THEY CALL IT SIN. First National Pictures, 1932. Loretta Young, George Brent, Una Merkel, David Manners, Helen Vinson, Louis Calhern. Director: Thornton Freeland.

   The biggest attraction this small unprepossessing pre-Code film has is luminously beautiful Loretta Young, only 19 years old at the time and an actress you just knew was going somewhere, even in 1932.

   It’s kind of a silly film, but with themes I’m sure resonated with audiences at the time, in the depths of the Depression. When a traveling salesman of sorts (David Manners) hits a small town in Kansas, he’s already engaged to a girl back in Manhattan, and he has no idea he’ll find himself so completely smitten by the girl he finds playing the organ in church on Sunday morning.

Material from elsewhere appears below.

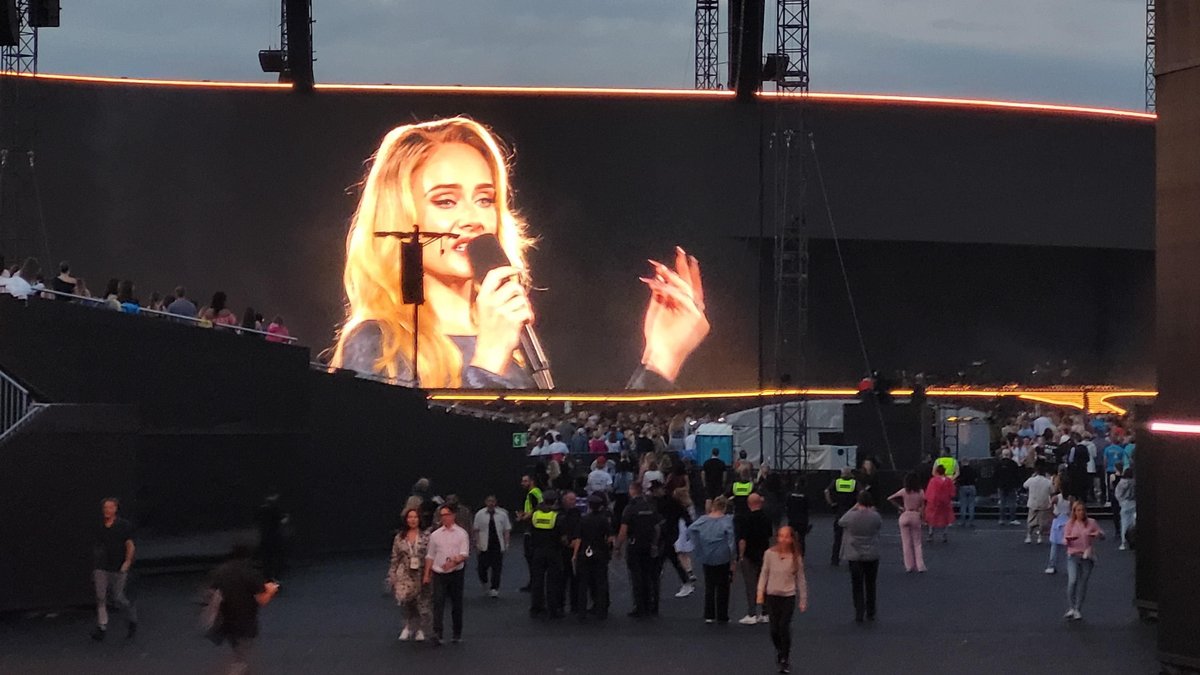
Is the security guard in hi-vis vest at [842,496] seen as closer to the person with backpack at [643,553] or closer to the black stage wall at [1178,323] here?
the person with backpack at [643,553]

   Her parents have small town values, but Marion Cullen doesn’t share them. There is a reason for that, which I won’t go into, and she sees in Jimmy a way to leave her particular small town behind, and she does, following him to New York, thinking that he loves her.

   Which he does, deeply, but as I mentioned up above, he already have a fiancée, and reluctantly he does the honorable thing. But what this does is leave Marian on her own in the big city, a theme of forbidden fruit, I imagine, to small-town audiences.

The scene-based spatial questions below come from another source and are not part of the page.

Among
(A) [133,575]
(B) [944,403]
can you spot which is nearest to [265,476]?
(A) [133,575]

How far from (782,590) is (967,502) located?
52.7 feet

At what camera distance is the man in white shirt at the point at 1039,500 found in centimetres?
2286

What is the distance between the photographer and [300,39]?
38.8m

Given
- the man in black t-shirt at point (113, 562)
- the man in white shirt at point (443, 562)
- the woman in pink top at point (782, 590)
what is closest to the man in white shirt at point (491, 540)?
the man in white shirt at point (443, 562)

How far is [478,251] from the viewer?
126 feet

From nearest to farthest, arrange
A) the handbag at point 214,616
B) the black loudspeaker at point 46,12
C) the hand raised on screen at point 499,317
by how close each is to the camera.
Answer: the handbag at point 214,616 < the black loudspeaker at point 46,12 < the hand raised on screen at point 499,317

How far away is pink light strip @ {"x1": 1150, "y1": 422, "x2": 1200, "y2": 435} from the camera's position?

   She does all right, though, and I doubt that you will be surprised to have me tell you that. First she hooks up with another would-be Broadway starlet named Dixie Dare (Una Merkel), but then has to fend off the advances of a lecherous but well-known producer.

   Nor is he the only one. A doctor friend of Jimmy (George Brent) has his eyes on her, too. Beauty, it seems, is not to be denied.

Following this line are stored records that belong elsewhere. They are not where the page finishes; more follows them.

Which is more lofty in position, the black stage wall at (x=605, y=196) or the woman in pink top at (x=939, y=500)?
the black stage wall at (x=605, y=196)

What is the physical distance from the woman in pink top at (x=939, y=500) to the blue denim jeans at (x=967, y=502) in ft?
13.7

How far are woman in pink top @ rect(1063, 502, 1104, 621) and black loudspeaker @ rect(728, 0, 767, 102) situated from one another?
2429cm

   It is around this point of its running time that the film takes on a somewhat darker tone, but even though this film has been released on DVD as part of a box set of pre-Code movies, there are only hints of really dastardly stuff. We do get to see the charming Dixie Dark romping around in her room in her lingerie, though, which is a fact that seems well worth mentioning. Mostly, though, this is entertaining fun, a film that today would be hard-pressed to even make it into the PG category.